= Source document =
%%

CC stands for any Collective Communication operation. Every CC occurs on 
some communicator.

Every CC is issued (basically the thread the call is on enters the call) 
at some point in  time.  If two threads are issuing CC calls on the same 
communicator, the issue order can become ambiguous so making CC calls from 
different threads but on the same communicator is generally unsafe. There 
is debate about whether it can be made safe by forcing some kind of thread 
serialization but since the MPI standard does not discuss thread 
serialization, the best  advise is to use a different communicator for 
each thread and be sure you have control of issue order.

When CC  calls appear in some static order in a block of code that has no 
branches, issue order is simple to recognize.  An example like this can 
cause problems unless you are sure every process has the same condition:

If (condition) {
  MPI_Ibcast
  MPI_Ireduce
} else {
  MPI_Ireduce
  MPI_Ibcast
}

If some ranks take the if and some ranks take the else, there is an "issue 
order" problem. (I do not have any idea why someone would do this)

              Dick 

Dick Treumann  -  MPI Team 
IBM Systems & Technology Group
Dept X2ZA / MS P963 -- 2455 South Road -- Poughkeepsie, NY 12601
Tele (845) 433-7846         Fax (845) 433-8363




From:
Gabriele Fatigati <g.fatig...@cineca.it>
To:
Open MPI Users <us...@open-mpi.org>
List-Post: users@lists.open-mpi.org
Date:
09/23/2010 01:02 PM
Subject:
Re: [OMPI users] Question about Asynchronous collectives
Sent by:
users-boun...@open-mpi.org



Sorry Richard,

what is CC issue order on the communicator?, in particular, "CC", what 
does it mean?

2010/9/23 Richard Treumann <treum...@us.ibm.com>

request_1 and request_2 are just local variable names.

%%

= Data section =
%%

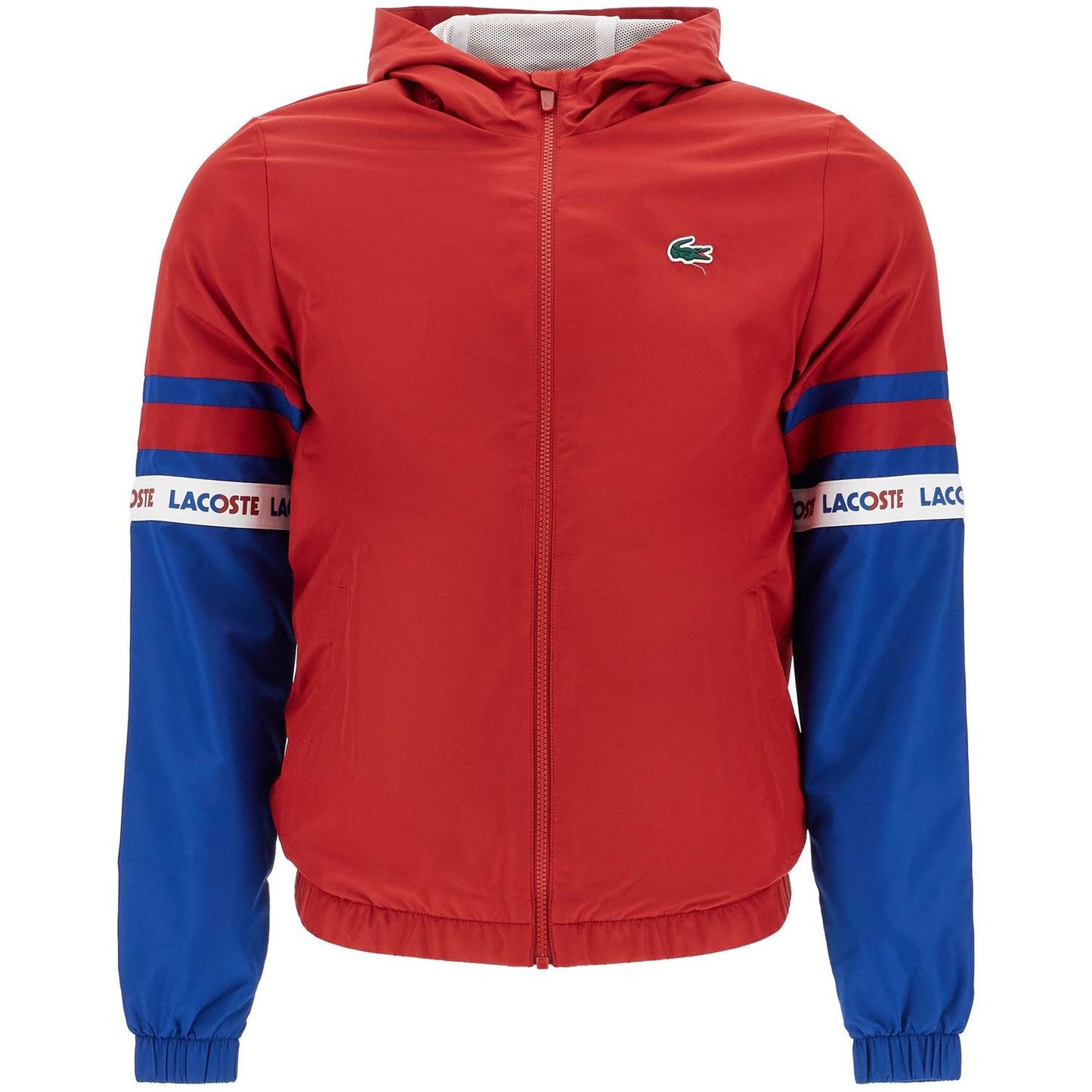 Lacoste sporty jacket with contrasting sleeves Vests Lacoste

%%
%%

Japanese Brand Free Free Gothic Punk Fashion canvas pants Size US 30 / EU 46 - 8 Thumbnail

%%

= About this task =
Continue the email about MPI collective communication from the point where it stops.

= Answer to this exercise =
The only thing that determines matching order is CC issue order on the 
communicator.  At each process, some CC is issued first and some CC is 
issued second.  The first issued CC at each process will try to match the 
first issued CC at the other processes.  By this rule, 
rank 0: 
MPI_Ibcast; MPI_Ibcast 
Rank 1; 
MPI_Ibcast; MPI_Ibcast 
is well defined and 

rank 0: 
MPI_Ibcast; MPI_Ireduce 
Rank 1; 
MPI_Ireducet; MPI_Ibcast 
is incorrect. 

I do not agree with Jeff on this below.   The Proc 1 case where the 
MPI_Waits are reversed simply requires the MPI implementation to make 
progress on both MPI_Ibcast operations in the first MPI_Wait. The second 
MPI_Wait call will simply find that the first MPI_Ibcast is already done. 
 The second MPI_Wait call becomes, effectively, a query function. 

proc 0:
MPI_IBcast(MPI_COMM_WORLD, request_1) // first Bcast
MPI_IBcast(MPI_COMM_WORLD, request_2) // second Bcast
MPI_Wait(&request_1, ...);
MPI_Wait(&request_2, ...);

proc 1:
MPI_IBcast(MPI_COMM_WORLD, request_2) // first Bcast
MPI_IBcast(MPI_COMM_WORLD, request_1) // second Bcast
MPI_Wait(&request_1, ...);
MPI_Wait(&request_2, ...);

That may/will deadlock.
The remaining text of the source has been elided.